IBM Platform Symphony brings many advantages to distributed computing environments including multi-tenancy, guaranteed service levels, superior management tools, and support for diverse, heterogeneous workloads. Because this test focused on performance, the Hadoop “sleep” benchmark shared at Hadoop World in 20115 was also run to demonstrate the relative scheduling efficiency of IBM Platform Symphony to competing Hadoop distributions. This also was an audited result to be published by a third party. Running a standard test promoted as a measure of scheduling efficiency, IBM Platform Symphony accelerated a Hadoop 1.0.1 sleep test result comprised of 5000 x 1 msec map tasks on identical infrastructure 63 times faster.
These results demonstrate that IBM Platform Symphony can provide dramatic performance advantages and financial savings to customers deploying big data environments. For IBM InfoSphere BigInsights users, or those considering open-source or derivative Hadoop environments, IBM Platform Symphony can help accelerate Hadoop workloads while reducing cost and improving workload reliability.

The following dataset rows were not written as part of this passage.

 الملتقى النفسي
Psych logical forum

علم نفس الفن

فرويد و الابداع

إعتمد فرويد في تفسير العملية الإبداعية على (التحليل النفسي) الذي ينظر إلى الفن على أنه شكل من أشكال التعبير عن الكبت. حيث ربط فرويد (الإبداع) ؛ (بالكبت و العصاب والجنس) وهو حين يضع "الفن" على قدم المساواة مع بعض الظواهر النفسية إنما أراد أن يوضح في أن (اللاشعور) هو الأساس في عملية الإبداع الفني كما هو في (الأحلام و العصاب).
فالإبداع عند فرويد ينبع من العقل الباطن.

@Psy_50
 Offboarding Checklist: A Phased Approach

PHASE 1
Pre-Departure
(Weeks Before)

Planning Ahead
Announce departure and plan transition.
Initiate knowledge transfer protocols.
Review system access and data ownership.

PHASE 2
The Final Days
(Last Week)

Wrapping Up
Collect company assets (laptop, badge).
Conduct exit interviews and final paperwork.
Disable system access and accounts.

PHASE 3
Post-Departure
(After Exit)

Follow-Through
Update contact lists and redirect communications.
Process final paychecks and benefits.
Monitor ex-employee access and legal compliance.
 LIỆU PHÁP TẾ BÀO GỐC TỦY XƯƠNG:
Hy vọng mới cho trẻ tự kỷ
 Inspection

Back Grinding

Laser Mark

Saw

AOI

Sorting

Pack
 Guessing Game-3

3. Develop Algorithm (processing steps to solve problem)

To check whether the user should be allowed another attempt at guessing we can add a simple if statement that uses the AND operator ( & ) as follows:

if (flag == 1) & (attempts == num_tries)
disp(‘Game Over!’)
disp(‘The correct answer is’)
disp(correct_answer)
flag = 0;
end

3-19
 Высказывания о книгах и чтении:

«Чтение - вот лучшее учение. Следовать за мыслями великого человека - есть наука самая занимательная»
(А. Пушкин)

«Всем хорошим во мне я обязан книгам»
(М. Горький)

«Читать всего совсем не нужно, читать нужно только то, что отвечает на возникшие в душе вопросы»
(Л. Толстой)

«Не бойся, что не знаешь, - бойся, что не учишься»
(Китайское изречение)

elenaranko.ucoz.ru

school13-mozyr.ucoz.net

2 The actual physical cluster size was 250 nodes, but only 202 servers were included in this test. Two hosts were allocated as management hosts, and 200 hosts were allocated as compute hosts. Technically the number of hosts employed in the test was 201. The second management host was configured to provide fail-over services transparently in case any thing went wrong with the primary host.
3 17 nodes were configured as compute hosts and there were two Symphony management hosts for a total of 19 nodes. The cores counted reflected only the cores running MapReduce workloads. Each node had two processors with six cores per CPU.
4 The result established by Yahoo in 2009 is regarded by many as a de-facto standard 100 TB sorts result. Clearly technology has changed in three years, but what is notable is that this 2012 result was achieved running in VMs while the Yahoo result was achieved on bare-metal, faster in theory.